▸ **WRITTEN PROBLEM**
Could you switch "trousers" to "pants" in every one of the items and give the lines again with everything else unchanged?

+ + + +

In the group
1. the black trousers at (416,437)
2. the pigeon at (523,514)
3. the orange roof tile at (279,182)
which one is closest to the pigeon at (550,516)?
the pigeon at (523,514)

+ + + +

▸ **COMPLETED TASK**
In the group
1. the black pants at (416,437)
2. the pigeon at (523,514)
3. the orange roof tile at (279,182)
which one is closest to the pigeon at (550,516)?
the pigeon at (523,514)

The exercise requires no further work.